"Eastbound and Down"
HBO via On-Demand
While HBO's dramas are fretted-over, movie-budgeted things with huge production teams and high-level executive oversight, their comedies tend to be relatively shoestring productions. A successful HBO drama requires heft and expensive sets. Their hit comedies are mostly the result of catching funny people when they're hot -- Larry David fresh off "Seinfeld," Ricky Gervais right after the BBC "Office," Flight of the Conchords just when they had written enough good songs for one funny season.

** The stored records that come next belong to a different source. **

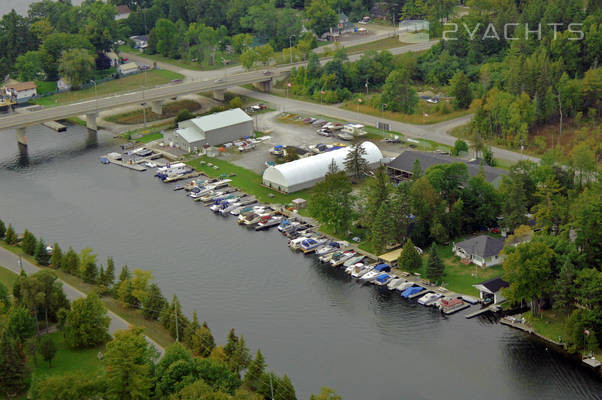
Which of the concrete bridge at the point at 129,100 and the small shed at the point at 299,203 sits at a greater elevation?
the concrete bridge at the point at 129,100

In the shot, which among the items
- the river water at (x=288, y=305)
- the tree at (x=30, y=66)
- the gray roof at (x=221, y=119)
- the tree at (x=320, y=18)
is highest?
the tree at (x=320, y=18)

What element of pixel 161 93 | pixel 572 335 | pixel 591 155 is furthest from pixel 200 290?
pixel 161 93

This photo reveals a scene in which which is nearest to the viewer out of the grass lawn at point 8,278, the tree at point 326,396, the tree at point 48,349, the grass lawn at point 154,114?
the tree at point 326,396

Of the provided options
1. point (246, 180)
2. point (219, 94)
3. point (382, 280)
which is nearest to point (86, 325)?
point (382, 280)

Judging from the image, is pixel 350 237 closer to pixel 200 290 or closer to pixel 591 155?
pixel 200 290

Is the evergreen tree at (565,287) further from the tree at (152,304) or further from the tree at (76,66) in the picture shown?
the tree at (76,66)

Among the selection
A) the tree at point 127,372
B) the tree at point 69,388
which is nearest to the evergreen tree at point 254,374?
the tree at point 127,372

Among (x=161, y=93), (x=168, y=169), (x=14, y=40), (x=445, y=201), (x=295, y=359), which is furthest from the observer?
(x=14, y=40)
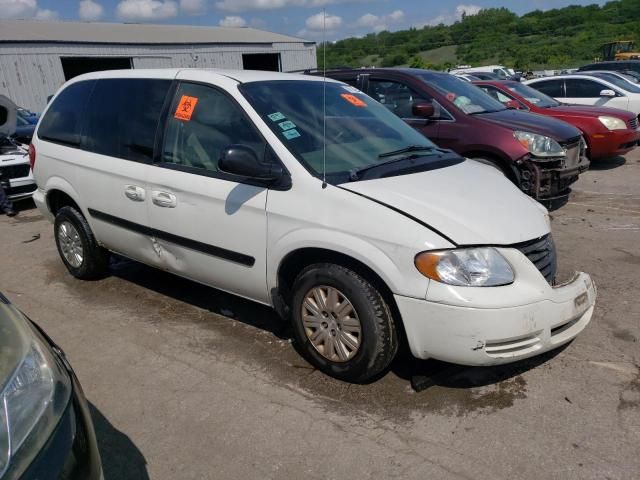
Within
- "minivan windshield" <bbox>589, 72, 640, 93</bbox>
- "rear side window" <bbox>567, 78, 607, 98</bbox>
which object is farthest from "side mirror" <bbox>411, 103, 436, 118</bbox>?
"minivan windshield" <bbox>589, 72, 640, 93</bbox>

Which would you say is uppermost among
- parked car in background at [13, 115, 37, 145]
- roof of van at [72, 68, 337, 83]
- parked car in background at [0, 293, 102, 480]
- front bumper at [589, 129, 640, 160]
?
roof of van at [72, 68, 337, 83]

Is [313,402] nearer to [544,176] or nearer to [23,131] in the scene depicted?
[544,176]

The not funny but popular "Entourage" launched at the time when its also not funny but popular exec producer/inspiration Mark Wahlberg was at the height of his powers. (Both have since declined.)
It remains to be seen whether Danny McBride of Pineapple Express and The Foot Fist Way has the range to do more than one character. Will Ferrell, in an extended cameo in the second episode of McBride's new HBO series "Eastbound and Down," has finally fallen prey to the old comedians' bane where the thinks anything he does is funny -- I have the recorder scheduled to tape his live Bush special, but my hopes are not high. McBride, on the other hand, has developed a persona that's been consistently laugh-out-loud in his brief exposure to date. He plays a hugely overconfident, obnoxious idiot who plays as sympathetic for no reason other than McBride's hangdog appearance. With his timeless mullet and wounded defensiveness, he's so obviously headed for his just desserts that you can't help but root for him. He has a bit of Basil Fawlty or Johnny Drama in him.
McBride plays Kenny Powers, a washout smoke-throwing relief pitcher who hasn't adjusted to the fact that three years have gone by since last his name drew any water. He goes to work as a substitute gym teacher in his hometown. "Eastbound and Down" doesn't stretch far for plot material, stealing at will from "Strangers With Candy" and other single-camera sitcoms. Director David Gordon Green gives the second and third episodes a languid, art-film quality that's so inappropriate to the material that it's kind of funny all by itself. The quicker-cut pilot is the slightest of the three episodes I've seen so far, but they're all pretty funny. McBride's comedy style relies a little heavily on obscene language but the show is set up so that the scenes themselves are funny and the improvised dialogue only reinforces them. "Deadwood" alum John Hawkes gives the show some gravitas, perhaps more than it needs or deserves, as McBride's character's working-dude older brother.
It's not the sort of thing that has the legs to run for four or more seasons, but in a down season it helps HBO to have another comedy that actually makes people laugh. The way each episode begins exactly where the last left off is cute and gives the show an extra kick when you're watching several episodes in a row, which is surely how most people will experience "Eastbound and Down" through DVD, On Demand, and the internet. I wouldn't overload on too many at once, as we're not talking about the kind of engrossing storytelling for which HBO wins awards. However, "Eastbound" has "Deadwood," "Six Feet Under," and "The Sopranos" beaten even within its first three episodes for topless jetskiiing scenes.